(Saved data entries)
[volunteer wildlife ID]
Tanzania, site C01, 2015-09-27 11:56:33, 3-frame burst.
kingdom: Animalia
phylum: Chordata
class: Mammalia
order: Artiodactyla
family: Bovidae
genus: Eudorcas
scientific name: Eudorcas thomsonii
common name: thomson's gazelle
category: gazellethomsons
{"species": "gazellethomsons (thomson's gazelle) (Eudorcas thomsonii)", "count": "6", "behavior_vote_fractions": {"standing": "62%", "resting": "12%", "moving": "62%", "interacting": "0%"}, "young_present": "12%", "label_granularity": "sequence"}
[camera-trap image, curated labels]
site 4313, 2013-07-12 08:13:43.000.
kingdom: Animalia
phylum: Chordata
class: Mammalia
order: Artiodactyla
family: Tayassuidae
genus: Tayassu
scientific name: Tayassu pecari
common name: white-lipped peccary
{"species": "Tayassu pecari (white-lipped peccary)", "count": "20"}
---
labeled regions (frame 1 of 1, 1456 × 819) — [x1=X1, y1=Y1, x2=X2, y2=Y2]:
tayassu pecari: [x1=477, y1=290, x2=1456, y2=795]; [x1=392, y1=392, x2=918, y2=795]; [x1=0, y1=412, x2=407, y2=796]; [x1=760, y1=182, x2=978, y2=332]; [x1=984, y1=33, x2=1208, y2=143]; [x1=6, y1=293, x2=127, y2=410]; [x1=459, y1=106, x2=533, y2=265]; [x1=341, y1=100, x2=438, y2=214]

→ **INSTRUCTIONS TO FOLLOW**:
Restate the data above in full, word for word.

→ **WRITTEN SOLUTION**:
[volunteer wildlife ID]
Tanzania, site C01, 2015-09-27 11:56:33, 3-frame burst.
kingdom: Animalia
phylum: Chordata
class: Mammalia
order: Artiodactyla
family: Bovidae
genus: Eudorcas
scientific name: Eudorcas thomsonii
common name: thomson's gazelle
category: gazellethomsons
{"species": "gazellethomsons (thomson's gazelle) (Eudorcas thomsonii)", "count": "6", "behavior_vote_fractions": {"standing": "62%", "resting": "12%", "moving": "62%", "interacting": "0%"}, "young_present": "12%", "label_granularity": "sequence"}
[camera-trap image, curated labels]
site 4313, 2013-07-12 08:13:43.000.
kingdom: Animalia
phylum: Chordata
class: Mammalia
order: Artiodactyla
family: Tayassuidae
genus: Tayassu
scientific name: Tayassu pecari
common name: white-lipped peccary
{"species": "Tayassu pecari (white-lipped peccary)", "count": "20"}
---
labeled regions (frame 1 of 1, 1456 × 819) — [x1=X1, y1=Y1, x2=X2, y2=Y2]:
tayassu pecari: [x1=477, y1=290, x2=1456, y2=795]; [x1=392, y1=392, x2=918, y2=795]; [x1=0, y1=412, x2=407, y2=796]; [x1=760, y1=182, x2=978, y2=332]; [x1=984, y1=33, x2=1208, y2=143]; [x1=6, y1=293, x2=127, y2=410]; [x1=459, y1=106, x2=533, y2=265]; [x1=341, y1=100, x2=438, y2=214]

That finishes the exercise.